The birth of a computer language

Introduction

Eventually, during the course of one’s programming career, we encounter a task which requires a high degree of complexity and configurability.  This task is cannot be easily expressed in the available languages.  XML and property configuration files will fall short of being an ideal solution.

Still we try to get off cheap and hammer out solutions using these blunt tools anyway.  The solution invariably trades deferred programming hours for results in increased maintenance and fragility down the road.

These require recompilation, complex configuration which require complex IT handoffs when we might have instead created a DSL or Domain Specific Language which would allow our user base to manage this task for themselves.

Such systems, when based upon properly designed DSL, delight the user with the amount of power it delivers into their hands.

How does this apply to DEX you ask?  Good question.  I have been using DEX extensively for my day job which involves a lot of analysis.  Most of my sources of data were not very well behaved.  I found myself writing lots of trivial yet task specific Groovy code to massage incoming data.  I’m growing sick of it.

I found myself stashing things in temporary SQL tables to perform trivial task such as sorting and selecting slices of the data which are interesting.  SQL falls short for many task, and I grew quickly tired of trying to find the right way to express three-way joins.  I’m a programmer not a DBA damnit, and I find myself despising SQL for these sort of task.  I know what I meant, but Oracle, HSQL nor MySQL seem to track with me.

So, I thought to myself, wouldn’t it be great if I could have a table transformation language that would allow me to easily express what I want?  I’d like to be able to use it within Dex or on the command line to slice up a CSV.

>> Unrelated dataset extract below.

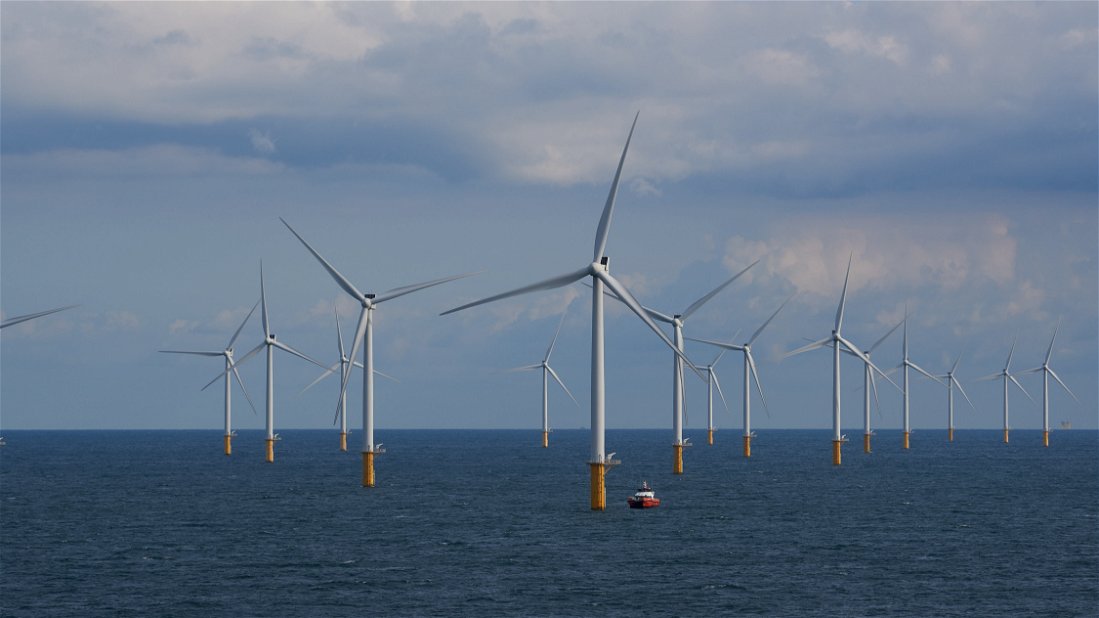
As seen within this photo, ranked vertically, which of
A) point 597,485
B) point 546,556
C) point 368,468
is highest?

So, I explored packages which I could integrate with which would provide the capability I craved.  Many things were close, however, I was not willing to make any concessions.  This language will become a cornerstone capability within Dex.  I want it exactly the way I want it.

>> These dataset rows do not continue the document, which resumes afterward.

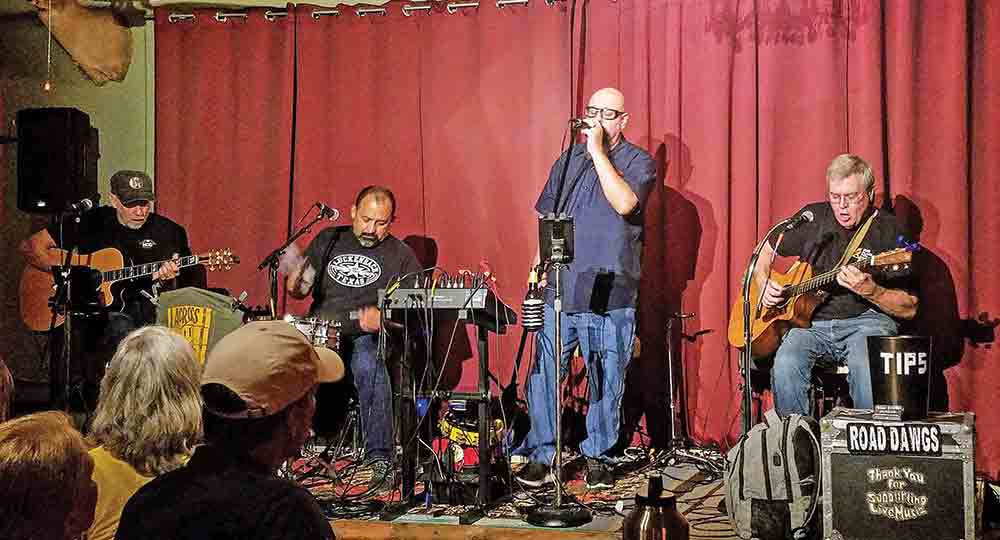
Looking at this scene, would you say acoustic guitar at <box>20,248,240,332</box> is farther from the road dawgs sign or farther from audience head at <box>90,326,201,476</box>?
the road dawgs sign

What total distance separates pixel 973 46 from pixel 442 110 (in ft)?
10.7

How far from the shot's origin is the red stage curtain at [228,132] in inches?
278

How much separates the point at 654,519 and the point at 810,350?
2885 millimetres

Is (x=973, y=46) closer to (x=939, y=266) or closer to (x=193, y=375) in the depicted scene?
(x=939, y=266)

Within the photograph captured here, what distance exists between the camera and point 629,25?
20.9ft

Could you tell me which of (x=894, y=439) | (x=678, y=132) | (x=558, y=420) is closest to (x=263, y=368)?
(x=558, y=420)

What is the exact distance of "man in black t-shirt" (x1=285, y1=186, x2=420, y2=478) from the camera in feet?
19.3

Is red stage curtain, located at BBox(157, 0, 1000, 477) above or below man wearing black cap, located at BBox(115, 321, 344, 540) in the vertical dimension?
above

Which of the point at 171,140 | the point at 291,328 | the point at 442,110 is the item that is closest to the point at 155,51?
the point at 171,140

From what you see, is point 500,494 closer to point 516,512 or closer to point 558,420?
point 516,512

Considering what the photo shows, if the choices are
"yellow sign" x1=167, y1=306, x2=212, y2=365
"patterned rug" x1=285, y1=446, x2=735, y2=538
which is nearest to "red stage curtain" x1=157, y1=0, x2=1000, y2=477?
"patterned rug" x1=285, y1=446, x2=735, y2=538

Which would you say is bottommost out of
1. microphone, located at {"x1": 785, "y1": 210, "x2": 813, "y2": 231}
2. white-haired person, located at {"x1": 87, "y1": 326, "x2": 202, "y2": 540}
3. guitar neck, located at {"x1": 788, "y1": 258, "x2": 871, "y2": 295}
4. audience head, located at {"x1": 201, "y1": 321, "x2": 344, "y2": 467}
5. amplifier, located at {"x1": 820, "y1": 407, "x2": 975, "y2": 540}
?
amplifier, located at {"x1": 820, "y1": 407, "x2": 975, "y2": 540}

TMI = Table Manipulation Interpreter or Too Much Information

I am calling the language TMI.  I like the irony of the acronym and I think that too many of us take things too seriously.  Humor is a good thing.

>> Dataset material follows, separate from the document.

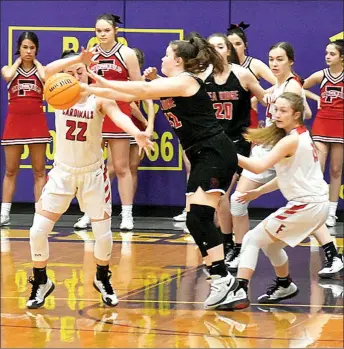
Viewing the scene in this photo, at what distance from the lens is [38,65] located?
11.5 meters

In TMI, I would like to capture the things which SQL does well, avoiding the things it does not.  I also want to provide more powerful and intuitive operations with the power you would typically find in a 4GL language.

One of the things SQL does will is selecting data.  Let’s build from that and simplify.

SELECT

The default table will come into the flow as it does with all DEX components within a TMITable structure called “dex”.  Suppose that we have a table which looks like:

FIRST LAST AGE
Bob Marley 55
Pat Martin 44
Jimmy Hoffa 77

I want to be able to isolate columns like:

select FIRST, LAST from dex;

Since dex is the default table, I can also say:

select FIRST, LAST

Both of these operations would remove AGE from the data.

So what?  SQL does that well.  You’re right, but this is simply a starting point, a starting point for simplifying complexity.  I’ll go more into that in a later post.

I also want to handle column names which SQL does not like.  I see stuff like this a lot:

Server Name Server Address Server Port
server1 192.168.1.1 80
server2 192.168.1.2 80
server3 192.168.1.3 80

If you want to name your columns as such, you should be able to.

dex = select “Server Name”, “Server Address” from dex;

ASSIGNMENT

You probably noticed the assignment in the previous example.  That’s critical.  Complex things need to be divided into steps.  These steps often require placeholders to put the intermediary results.

You can create, store, reassign and output variables on the fly.

println “Dex Data: “ + dex;
newdata = select A, B from dex;
println “My New Data Looks Like: “ + newdata;
dex = newdata;
println “Dex Data Now Looks Like: “ + newdata;

Enough Complexity For Now

That’s enough capability for now, though I will quickly evolve it to handle other complex operations such as merging and splitting rows and columns.  For now let’s stay on task and go into the creation of this DSL.  Having experience with JavaCC, I considered using it, however, it’s user base and support have dwindled over the years and all of the exciting developments are happening in the ANTLR world.

Terence Parr is working on a new version of ANTLR that I find absolutely amazing.  Terrence has spent 20 years on the same core task, and it shows.  His ideas and implementations get more and more polished.

The TMI Grammar

Compared to other language frameworks, ANTLR4 stays out of your business and provides a clear separation between Lexer, Parser and Interpreter/Translator.  I no longer have to create so many rules and productions to massage the tree and enforce precedence.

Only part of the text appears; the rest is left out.